The story is familiar, of course. It’s about a starry-eyed ordinary young girl (ordinary if you happen to have grown up on a 13,000-acre estate in a 90-room manor house with the title “Lady” in front of your name). She falls in love with a relatively handsome prince, marries into a demanding and difficult family, suffers at their hands, finds the strength to leave, becomes a famous and beloved philanthropist, and dies at age 36 leaving a hole in the heart of her two sons and the general populace. It’s a compelling story. In fact, it’s rather ironic that this drama that played out in real life has been so difficult to capture in drama.
Diana: The Musical tells Diana Spencer’s story almost as simplistically as I did above. It doesn’t tell us anything we didn’t already know; it doesn’t even try. Diana is good. Charles, Elizabeth, and Camilla — especially Camilla — are bad. So are the paparazzi, who wear Dick Tracy-era trench coats and fedoras and stalk our heroine with a near constant barrage of personal questions and flashbulbs. The lady pursued by the mob and eventually using them to her advantage evokes memories of Evita, but there is a huge and insurmountable difference. Evita benefitted from the lyrics of Tim Rice. Diana doesn’t.

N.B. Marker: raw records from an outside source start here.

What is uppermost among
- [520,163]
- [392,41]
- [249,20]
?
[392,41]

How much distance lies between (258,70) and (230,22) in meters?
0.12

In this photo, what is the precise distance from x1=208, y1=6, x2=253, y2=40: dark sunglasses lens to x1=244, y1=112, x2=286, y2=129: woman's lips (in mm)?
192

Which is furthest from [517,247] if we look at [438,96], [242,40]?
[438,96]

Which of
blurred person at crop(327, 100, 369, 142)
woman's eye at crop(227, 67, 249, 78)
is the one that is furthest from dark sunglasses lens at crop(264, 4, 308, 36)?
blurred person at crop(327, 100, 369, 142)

If the story is simply trite, the songs are hackneyed beyond anything I have ever seen or heard onstage. David Bryan and Joe DiPietro (the Tony-winning team from Memphis) are inordinately fond of couplets. Here are some choice examples:
(The Queen commenting on Charles’s womanizing)
“It was all right when you were new/But Charles, now you’re 32.”

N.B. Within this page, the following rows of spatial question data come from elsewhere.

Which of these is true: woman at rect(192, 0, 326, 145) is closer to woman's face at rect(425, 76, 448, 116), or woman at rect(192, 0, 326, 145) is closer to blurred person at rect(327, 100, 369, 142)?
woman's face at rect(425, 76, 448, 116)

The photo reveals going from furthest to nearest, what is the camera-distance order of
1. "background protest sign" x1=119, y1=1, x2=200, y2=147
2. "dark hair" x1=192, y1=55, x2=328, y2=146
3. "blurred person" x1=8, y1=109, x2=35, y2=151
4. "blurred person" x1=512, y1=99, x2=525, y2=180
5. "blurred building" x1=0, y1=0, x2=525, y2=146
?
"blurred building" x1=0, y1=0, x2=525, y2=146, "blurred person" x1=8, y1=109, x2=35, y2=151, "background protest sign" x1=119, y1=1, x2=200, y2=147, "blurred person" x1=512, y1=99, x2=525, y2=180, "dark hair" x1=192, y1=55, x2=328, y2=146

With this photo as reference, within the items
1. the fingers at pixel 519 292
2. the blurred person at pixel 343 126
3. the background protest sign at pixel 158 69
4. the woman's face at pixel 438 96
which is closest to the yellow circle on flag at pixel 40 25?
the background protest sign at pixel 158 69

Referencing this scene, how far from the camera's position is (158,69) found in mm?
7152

(The press hounding Diana)
“We know that your aim is/To be friggin’ famous.”
(Dana cradling her second child)
“Harry, my ginger-haired son/You’ll always be second to none.”
(An AIDS patient meeting Princess Diana)
“I’m unwell/But I’m handsome as hell.”
That last one is not only puerile but borderline offensive. Songs range from the obvious: “Once Upon a Time” and “Whatever Love Means Anyway” to the ridiculous “The Thrilla in Manilla with Diana and Camilla.” (No, I’m not kidding.) Diana’s lover James Hewitt enters shirtless on a “horse.” Camilla longs for a “Lifetime of Sundays” with Charles. Diana’s butler Paul advises her to wear a “F*** You Dress.” And Elizabeth remembers the joys and woes of being “An Officer’s Wife.” Taken only a bit more to extreme, Diana: The Musical could be a darkly brilliant farce. Unfortunately, it takes itself painfully seriously.

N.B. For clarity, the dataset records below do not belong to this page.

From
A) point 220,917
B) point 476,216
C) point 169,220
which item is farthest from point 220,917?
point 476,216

The fault is not in the performers, who truly give the mediocre material their all. Jeanna de Waal, who as Diana is onstage about 90 percent of the time, has a lovely voice. Tony-winner Judy Kaye would make a marvelous Elizabeth if the text weren’t so inadequate. Roe Hartrampf and Erin Davie are fine as Charles and Camilla. The staging and choreography (Kelly Devine) are predictable, but serviceable. The costumes (by multi-Tony winner William Ivey Long), while gorgeous, are mainly a two-hour recreation of the real-life Diana’s fashion greatest hits. I sincerely doubt that anyone who makes it through Diana: The Musical on Netflix will be willing to pay $100 or more for a ticket to the live show. The strategy (inspired perhaps by Hamilton’s availability on Disney+) may have backfired irrevocably.
Diana will preview in early November and open mid-month. In all fairness, Netflix filmed it more than a year ago, and it may have improved — I certainly hope so for the sake of its cast and crew. But, for now, it seems to be yet another example of people shamelessly making money off the memory of a real woman in a terribly sad situation trying to do and be the best she could.
Maybe it’s time we let her rest in peace.